On DHSC’s part, there is a welcome focus on the so-called ‘diagnostic odyssey’, with the aim of ‘understanding in detail the diagnostic pathway’ as the ‘first step in finding ways to improve diagnosis and subsequent early intervention’. Last year a diagnostic odyssey task and finish group was established to identify and describe the diagnostic journey of three disease case studies. It will report its initial findings later in 2018.

2. Improving care coordination

NHS England is to develop ‘rare disease inserts’, a set of criteria to sit alongside service specifications that will enable patients to hold providers to account for their care. It will insist for example that everyone has an assigned care coordinator.

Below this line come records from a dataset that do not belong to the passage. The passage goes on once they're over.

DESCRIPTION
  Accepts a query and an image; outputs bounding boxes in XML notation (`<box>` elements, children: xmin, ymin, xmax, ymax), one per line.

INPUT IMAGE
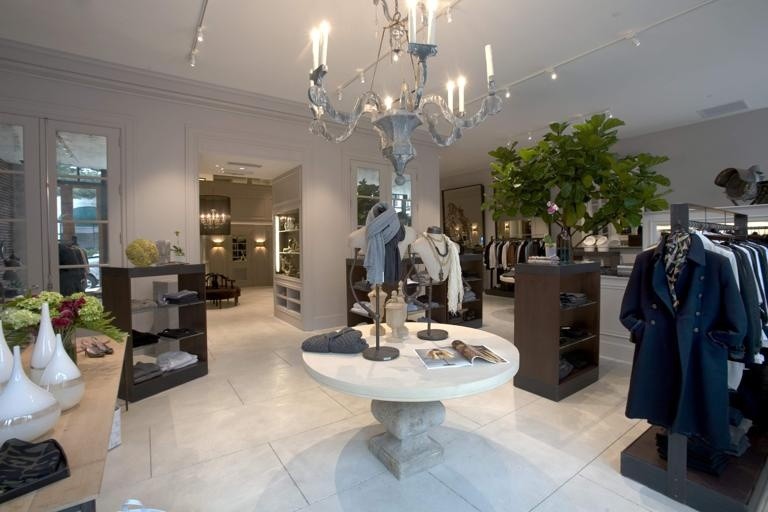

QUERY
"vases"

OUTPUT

The intention of these inserts, and the related idea of ‘alert cards’ seem positive, and perhaps patient groups should suggest they are best placed to lead this project, ensuring they have the most useful information and that the most uncommon rare diseases are not forgotten.

3. Promoting research

 Though lacking information, the development and implementation of Rare Disease Collaborative Networks (RDCNs) could realise sizeable benefits for patients and the NHS. Anything that can be done to further direct the groundbreaking research from the 100,000 Genomes Project directly into frontline services and care will be of value.

Magic numbers…

The plans take steps for progress evaluation, with a set of measures, through regular stakeholder meetings and reporting to the RDPB. Critics have noted, however, that measures hold no specifics on appropriate standards or targets.

On care coordination, the measure against which NHSE claims it can be held accountable, in terms of delivering recommendations 8, 27, 33 ,47 and 51 of the strategy, are the number of rare disease collaborative networks endorsed and the number of rare disease collaborative centres endorsed.

But what number counts as good? There is no detail here or standard to reach for, which may not encourage much ambition.

Then there is the elephant in the room – is there any new money attached to these plans? Well yes, some. We know that the 100,000 Genomes Project is funded, then there is the £20 million Genomics Education Programme, and specialised services continue to receive a healthy share of the overall NHS budget, but none of these represent new money for new commitments. Significantly the number of conditions screened for at birth would most certainly make a big difference to rare disease diagnosis – but with no new money for the national screening programme, how many new conditions will pass the committee’s current criteria for screening cost effectiveness?

In this brave new world of innovation – stem cell treatments, multiple indication therapies and advanced technologies for complex diseases – the assessment system that evaluates costs and benefits of treatments available on the NHS is absolutely crucial. The only measure that NHS England is holding itself to account for delivering is whether a process is published. The current one, still intentionally referred to as ‘interim’ by Sir Andrew Dillon, is not yet fit for purpose and many of us are keen to help improve it quickly.

A progress report on the UK Strategy for Rare Disease is due and while we all want credit to be given where it is due, we will also be eagerly looking for some robust analysis of the milestones needed to meet the strategy’s ambition.